#### Direction
Copy out every item below word for word, keeping each line as it stands.

Items stored in the dataset:
^^^^

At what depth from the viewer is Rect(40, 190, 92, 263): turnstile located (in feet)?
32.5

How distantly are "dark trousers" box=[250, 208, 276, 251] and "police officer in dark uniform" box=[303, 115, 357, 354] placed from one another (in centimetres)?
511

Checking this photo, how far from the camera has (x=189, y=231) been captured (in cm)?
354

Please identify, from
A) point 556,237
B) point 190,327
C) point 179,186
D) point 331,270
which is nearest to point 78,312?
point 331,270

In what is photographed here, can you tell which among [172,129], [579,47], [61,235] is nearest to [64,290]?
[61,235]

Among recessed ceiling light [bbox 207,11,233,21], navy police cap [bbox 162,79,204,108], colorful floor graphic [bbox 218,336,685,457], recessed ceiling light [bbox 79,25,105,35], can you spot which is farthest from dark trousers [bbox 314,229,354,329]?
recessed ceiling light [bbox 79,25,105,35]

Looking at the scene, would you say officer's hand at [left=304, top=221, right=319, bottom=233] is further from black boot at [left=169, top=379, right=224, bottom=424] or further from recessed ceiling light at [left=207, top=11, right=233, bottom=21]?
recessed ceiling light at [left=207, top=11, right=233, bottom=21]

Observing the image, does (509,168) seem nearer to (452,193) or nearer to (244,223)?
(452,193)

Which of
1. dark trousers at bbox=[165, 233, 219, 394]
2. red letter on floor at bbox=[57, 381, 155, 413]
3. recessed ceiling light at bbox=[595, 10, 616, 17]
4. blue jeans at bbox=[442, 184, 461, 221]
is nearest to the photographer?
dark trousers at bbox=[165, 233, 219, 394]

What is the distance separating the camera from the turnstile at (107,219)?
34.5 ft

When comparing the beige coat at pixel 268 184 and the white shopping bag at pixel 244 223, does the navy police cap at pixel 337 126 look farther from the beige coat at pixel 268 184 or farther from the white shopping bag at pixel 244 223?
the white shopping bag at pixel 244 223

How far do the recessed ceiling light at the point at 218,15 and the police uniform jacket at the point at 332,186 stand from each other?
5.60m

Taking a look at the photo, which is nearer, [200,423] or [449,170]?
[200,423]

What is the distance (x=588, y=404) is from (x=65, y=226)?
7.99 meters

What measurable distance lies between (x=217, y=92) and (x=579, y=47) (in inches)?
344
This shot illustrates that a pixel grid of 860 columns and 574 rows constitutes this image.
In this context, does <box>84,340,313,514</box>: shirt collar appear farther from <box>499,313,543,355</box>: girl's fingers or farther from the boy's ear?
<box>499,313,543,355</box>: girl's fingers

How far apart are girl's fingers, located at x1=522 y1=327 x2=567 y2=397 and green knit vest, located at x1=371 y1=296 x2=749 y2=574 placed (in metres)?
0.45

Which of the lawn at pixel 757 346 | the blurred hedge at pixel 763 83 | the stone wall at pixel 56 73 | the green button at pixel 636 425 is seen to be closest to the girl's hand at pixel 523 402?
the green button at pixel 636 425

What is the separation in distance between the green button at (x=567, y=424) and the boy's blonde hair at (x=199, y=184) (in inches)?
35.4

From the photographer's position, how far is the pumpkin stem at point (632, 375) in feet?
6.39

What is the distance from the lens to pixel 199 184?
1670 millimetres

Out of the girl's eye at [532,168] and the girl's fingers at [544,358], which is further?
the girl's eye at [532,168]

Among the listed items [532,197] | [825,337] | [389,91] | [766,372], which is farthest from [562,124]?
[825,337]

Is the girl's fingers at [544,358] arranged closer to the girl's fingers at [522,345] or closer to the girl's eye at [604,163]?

^^^^

#### In response
At what depth from the viewer is Rect(40, 190, 92, 263): turnstile located (in feet)?
32.5

How distantly are "dark trousers" box=[250, 208, 276, 251] and "police officer in dark uniform" box=[303, 115, 357, 354] placed from one another (in centimetres)?
511

Checking this photo, how far from the camera has (x=189, y=231) been captured (in cm)?
354

Please identify, from
A) point 556,237
B) point 190,327
C) point 179,186
D) point 331,270
which is nearest to point 78,312?
point 331,270

In what is photographed here, can you tell which among [172,129], [579,47], [61,235] is nearest to [64,290]?
[61,235]

Among recessed ceiling light [bbox 207,11,233,21], navy police cap [bbox 162,79,204,108], colorful floor graphic [bbox 218,336,685,457], recessed ceiling light [bbox 79,25,105,35], can you spot which is farthest from dark trousers [bbox 314,229,354,329]?
recessed ceiling light [bbox 79,25,105,35]

Looking at the scene, would you say officer's hand at [left=304, top=221, right=319, bottom=233] is further from black boot at [left=169, top=379, right=224, bottom=424] or further from recessed ceiling light at [left=207, top=11, right=233, bottom=21]?
recessed ceiling light at [left=207, top=11, right=233, bottom=21]

Observing the image, does (509,168) seem nearer to (452,193) or nearer to (244,223)?
(452,193)

Which of
1. dark trousers at bbox=[165, 233, 219, 394]
2. red letter on floor at bbox=[57, 381, 155, 413]
3. recessed ceiling light at bbox=[595, 10, 616, 17]
4. blue jeans at bbox=[442, 184, 461, 221]
is nearest to the photographer?
dark trousers at bbox=[165, 233, 219, 394]

What is the distance separating the camera from the turnstile at (107,219)?
34.5 ft

When comparing the beige coat at pixel 268 184 and the white shopping bag at pixel 244 223, does the navy police cap at pixel 337 126 look farther from the beige coat at pixel 268 184 or farther from the white shopping bag at pixel 244 223?
the white shopping bag at pixel 244 223

How far do the recessed ceiling light at the point at 218,15 and the police uniform jacket at the point at 332,186 stand from each other?
5.60m

Taking a look at the photo, which is nearer, [200,423] or [449,170]?
[200,423]

What is the distance (x=588, y=404) is from (x=65, y=226)?
7.99 meters

What measurable distance lies between (x=217, y=92) and (x=579, y=47) (in inches)?
344
This shot illustrates that a pixel grid of 860 columns and 574 rows constitutes this image.
In this context, does <box>84,340,313,514</box>: shirt collar appear farther from <box>499,313,543,355</box>: girl's fingers or farther from the boy's ear?
<box>499,313,543,355</box>: girl's fingers

How far apart are girl's fingers, located at x1=522 y1=327 x2=567 y2=397 and green knit vest, located at x1=371 y1=296 x2=749 y2=574 placed (in metres)?
0.45

Which of the lawn at pixel 757 346 | the blurred hedge at pixel 763 83 | the stone wall at pixel 56 73 | the green button at pixel 636 425 is seen to be closest to the girl's hand at pixel 523 402?
the green button at pixel 636 425

What is the separation in distance between the green button at (x=567, y=424) and the boy's blonde hair at (x=199, y=184) (in inches)?
35.4

From the photographer's position, how far is the pumpkin stem at point (632, 375) in feet?
6.39

What is the distance from the lens to pixel 199 184?
1670 millimetres

Out of the girl's eye at [532,168] and the girl's fingers at [544,358], which is further?
the girl's eye at [532,168]

Among the listed items [532,197] | [825,337] | [389,91] | [766,372], which is farthest from [562,124]?
[825,337]

Is the girl's fingers at [544,358] arranged closer to the girl's fingers at [522,345] or closer to the girl's eye at [604,163]?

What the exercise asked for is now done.